INSTRUCTIONS FOR THE TASK → Copy the records below without altering a single word.

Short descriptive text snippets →
========
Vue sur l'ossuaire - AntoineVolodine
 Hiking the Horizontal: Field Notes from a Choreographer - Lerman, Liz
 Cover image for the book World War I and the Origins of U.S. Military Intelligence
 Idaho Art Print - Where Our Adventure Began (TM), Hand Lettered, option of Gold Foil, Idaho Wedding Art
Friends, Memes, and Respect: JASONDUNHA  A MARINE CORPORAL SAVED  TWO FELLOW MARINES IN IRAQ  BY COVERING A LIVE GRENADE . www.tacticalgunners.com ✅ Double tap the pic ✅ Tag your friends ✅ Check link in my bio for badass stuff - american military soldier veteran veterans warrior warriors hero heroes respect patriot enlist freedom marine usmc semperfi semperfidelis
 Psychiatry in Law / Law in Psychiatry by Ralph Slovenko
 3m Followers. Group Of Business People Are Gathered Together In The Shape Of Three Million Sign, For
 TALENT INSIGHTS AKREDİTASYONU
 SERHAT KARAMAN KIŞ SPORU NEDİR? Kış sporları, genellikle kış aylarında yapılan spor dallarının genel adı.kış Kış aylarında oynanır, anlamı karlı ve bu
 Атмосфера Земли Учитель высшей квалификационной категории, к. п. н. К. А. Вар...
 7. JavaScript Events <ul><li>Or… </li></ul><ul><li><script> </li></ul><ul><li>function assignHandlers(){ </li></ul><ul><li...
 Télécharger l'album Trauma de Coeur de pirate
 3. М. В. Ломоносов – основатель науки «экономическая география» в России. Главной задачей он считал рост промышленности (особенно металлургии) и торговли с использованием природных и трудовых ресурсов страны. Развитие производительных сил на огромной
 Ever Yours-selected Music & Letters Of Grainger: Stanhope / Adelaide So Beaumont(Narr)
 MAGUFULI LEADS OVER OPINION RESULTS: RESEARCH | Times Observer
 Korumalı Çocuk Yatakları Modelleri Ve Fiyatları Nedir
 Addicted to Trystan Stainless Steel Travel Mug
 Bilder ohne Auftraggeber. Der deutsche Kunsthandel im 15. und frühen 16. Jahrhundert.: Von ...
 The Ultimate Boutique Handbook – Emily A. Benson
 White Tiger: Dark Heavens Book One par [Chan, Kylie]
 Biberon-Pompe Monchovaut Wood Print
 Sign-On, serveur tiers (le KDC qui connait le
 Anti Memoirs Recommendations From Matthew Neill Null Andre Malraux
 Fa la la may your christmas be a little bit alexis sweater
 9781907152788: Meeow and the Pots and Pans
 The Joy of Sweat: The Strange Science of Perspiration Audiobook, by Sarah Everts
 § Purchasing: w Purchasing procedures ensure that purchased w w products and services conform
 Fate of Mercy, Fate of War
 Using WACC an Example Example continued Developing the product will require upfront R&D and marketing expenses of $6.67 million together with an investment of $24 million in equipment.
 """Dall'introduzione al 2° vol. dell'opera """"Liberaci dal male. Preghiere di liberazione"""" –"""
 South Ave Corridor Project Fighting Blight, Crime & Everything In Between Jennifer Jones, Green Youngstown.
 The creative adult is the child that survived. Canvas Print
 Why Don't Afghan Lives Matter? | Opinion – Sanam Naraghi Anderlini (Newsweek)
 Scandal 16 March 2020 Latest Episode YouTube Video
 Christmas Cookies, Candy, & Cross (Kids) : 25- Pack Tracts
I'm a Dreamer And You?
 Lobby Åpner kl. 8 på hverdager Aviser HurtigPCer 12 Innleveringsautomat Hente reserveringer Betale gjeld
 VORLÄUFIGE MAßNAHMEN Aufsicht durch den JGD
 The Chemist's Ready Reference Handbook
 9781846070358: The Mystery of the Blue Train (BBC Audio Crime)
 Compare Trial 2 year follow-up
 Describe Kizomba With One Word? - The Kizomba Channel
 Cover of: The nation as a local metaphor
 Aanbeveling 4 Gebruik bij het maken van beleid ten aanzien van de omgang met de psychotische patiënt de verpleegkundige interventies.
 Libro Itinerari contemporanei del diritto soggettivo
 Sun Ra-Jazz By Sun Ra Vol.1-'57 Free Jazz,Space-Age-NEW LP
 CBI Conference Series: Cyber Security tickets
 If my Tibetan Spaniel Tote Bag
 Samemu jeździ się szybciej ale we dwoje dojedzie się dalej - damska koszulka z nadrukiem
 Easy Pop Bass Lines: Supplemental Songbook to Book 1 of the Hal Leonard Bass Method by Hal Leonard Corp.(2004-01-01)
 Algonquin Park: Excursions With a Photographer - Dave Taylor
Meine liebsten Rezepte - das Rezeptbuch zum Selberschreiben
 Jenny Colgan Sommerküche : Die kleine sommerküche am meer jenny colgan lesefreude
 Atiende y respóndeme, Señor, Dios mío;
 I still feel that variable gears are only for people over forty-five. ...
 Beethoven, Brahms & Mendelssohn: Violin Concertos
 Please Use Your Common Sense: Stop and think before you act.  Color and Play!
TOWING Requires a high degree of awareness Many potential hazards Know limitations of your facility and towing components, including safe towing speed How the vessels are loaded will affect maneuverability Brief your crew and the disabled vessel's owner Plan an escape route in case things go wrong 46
========
SOLUTION TO THIS EXERCISE →
Vue sur l'ossuaire - AntoineVolodine
 Hiking the Horizontal: Field Notes from a Choreographer - Lerman, Liz
 Cover image for the book World War I and the Origins of U.S. Military Intelligence
 Idaho Art Print - Where Our Adventure Began (TM), Hand Lettered, option of Gold Foil, Idaho Wedding Art
Friends, Memes, and Respect: JASONDUNHA  A MARINE CORPORAL SAVED  TWO FELLOW MARINES IN IRAQ  BY COVERING A LIVE GRENADE . www.tacticalgunners.com ✅ Double tap the pic ✅ Tag your friends ✅ Check link in my bio for badass stuff - american military soldier veteran veterans warrior warriors hero heroes respect patriot enlist freedom marine usmc semperfi semperfidelis
 Psychiatry in Law / Law in Psychiatry by Ralph Slovenko
 3m Followers. Group Of Business People Are Gathered Together In The Shape Of Three Million Sign, For
 TALENT INSIGHTS AKREDİTASYONU
 SERHAT KARAMAN KIŞ SPORU NEDİR? Kış sporları, genellikle kış aylarında yapılan spor dallarının genel adı.kış Kış aylarında oynanır, anlamı karlı ve bu
 Атмосфера Земли Учитель высшей квалификационной категории, к. п. н. К. А. Вар...
 7. JavaScript Events <ul><li>Or… </li></ul><ul><li><script> </li></ul><ul><li>function assignHandlers(){ </li></ul><ul><li...
 Télécharger l'album Trauma de Coeur de pirate
 3. М. В. Ломоносов – основатель науки «экономическая география» в России. Главной задачей он считал рост промышленности (особенно металлургии) и торговли с использованием природных и трудовых ресурсов страны. Развитие производительных сил на огромной
 Ever Yours-selected Music & Letters Of Grainger: Stanhope / Adelaide So Beaumont(Narr)
 MAGUFULI LEADS OVER OPINION RESULTS: RESEARCH | Times Observer
 Korumalı Çocuk Yatakları Modelleri Ve Fiyatları Nedir
 Addicted to Trystan Stainless Steel Travel Mug
 Bilder ohne Auftraggeber. Der deutsche Kunsthandel im 15. und frühen 16. Jahrhundert.: Von ...
 The Ultimate Boutique Handbook – Emily A. Benson
 White Tiger: Dark Heavens Book One par [Chan, Kylie]
 Biberon-Pompe Monchovaut Wood Print
 Sign-On, serveur tiers (le KDC qui connait le
 Anti Memoirs Recommendations From Matthew Neill Null Andre Malraux
 Fa la la may your christmas be a little bit alexis sweater
 9781907152788: Meeow and the Pots and Pans
 The Joy of Sweat: The Strange Science of Perspiration Audiobook, by Sarah Everts
 § Purchasing: w Purchasing procedures ensure that purchased w w products and services conform
 Fate of Mercy, Fate of War
 Using WACC an Example Example continued Developing the product will require upfront R&D and marketing expenses of $6.67 million together with an investment of $24 million in equipment.
 """Dall'introduzione al 2° vol. dell'opera """"Liberaci dal male. Preghiere di liberazione"""" –"""
 South Ave Corridor Project Fighting Blight, Crime & Everything In Between Jennifer Jones, Green Youngstown.
 The creative adult is the child that survived. Canvas Print
 Why Don't Afghan Lives Matter? | Opinion – Sanam Naraghi Anderlini (Newsweek)
 Scandal 16 March 2020 Latest Episode YouTube Video
 Christmas Cookies, Candy, & Cross (Kids) : 25- Pack Tracts
I'm a Dreamer And You?
 Lobby Åpner kl. 8 på hverdager Aviser HurtigPCer 12 Innleveringsautomat Hente reserveringer Betale gjeld
 VORLÄUFIGE MAßNAHMEN Aufsicht durch den JGD
 The Chemist's Ready Reference Handbook
 9781846070358: The Mystery of the Blue Train (BBC Audio Crime)
 Compare Trial 2 year follow-up
 Describe Kizomba With One Word? - The Kizomba Channel
 Cover of: The nation as a local metaphor
 Aanbeveling 4 Gebruik bij het maken van beleid ten aanzien van de omgang met de psychotische patiënt de verpleegkundige interventies.
 Libro Itinerari contemporanei del diritto soggettivo
 Sun Ra-Jazz By Sun Ra Vol.1-'57 Free Jazz,Space-Age-NEW LP
 CBI Conference Series: Cyber Security tickets
 If my Tibetan Spaniel Tote Bag
 Samemu jeździ się szybciej ale we dwoje dojedzie się dalej - damska koszulka z nadrukiem
 Easy Pop Bass Lines: Supplemental Songbook to Book 1 of the Hal Leonard Bass Method by Hal Leonard Corp.(2004-01-01)
 Algonquin Park: Excursions With a Photographer - Dave Taylor
Meine liebsten Rezepte - das Rezeptbuch zum Selberschreiben
 Jenny Colgan Sommerküche : Die kleine sommerküche am meer jenny colgan lesefreude
 Atiende y respóndeme, Señor, Dios mío;
 I still feel that variable gears are only for people over forty-five. ...
 Beethoven, Brahms & Mendelssohn: Violin Concertos
 Please Use Your Common Sense: Stop and think before you act.  Color and Play!
TOWING Requires a high degree of awareness Many potential hazards Know limitations of your facility and towing components, including safe towing speed How the vessels are loaded will affect maneuverability Brief your crew and the disabled vessel's owner Plan an escape route in case things go wrong 46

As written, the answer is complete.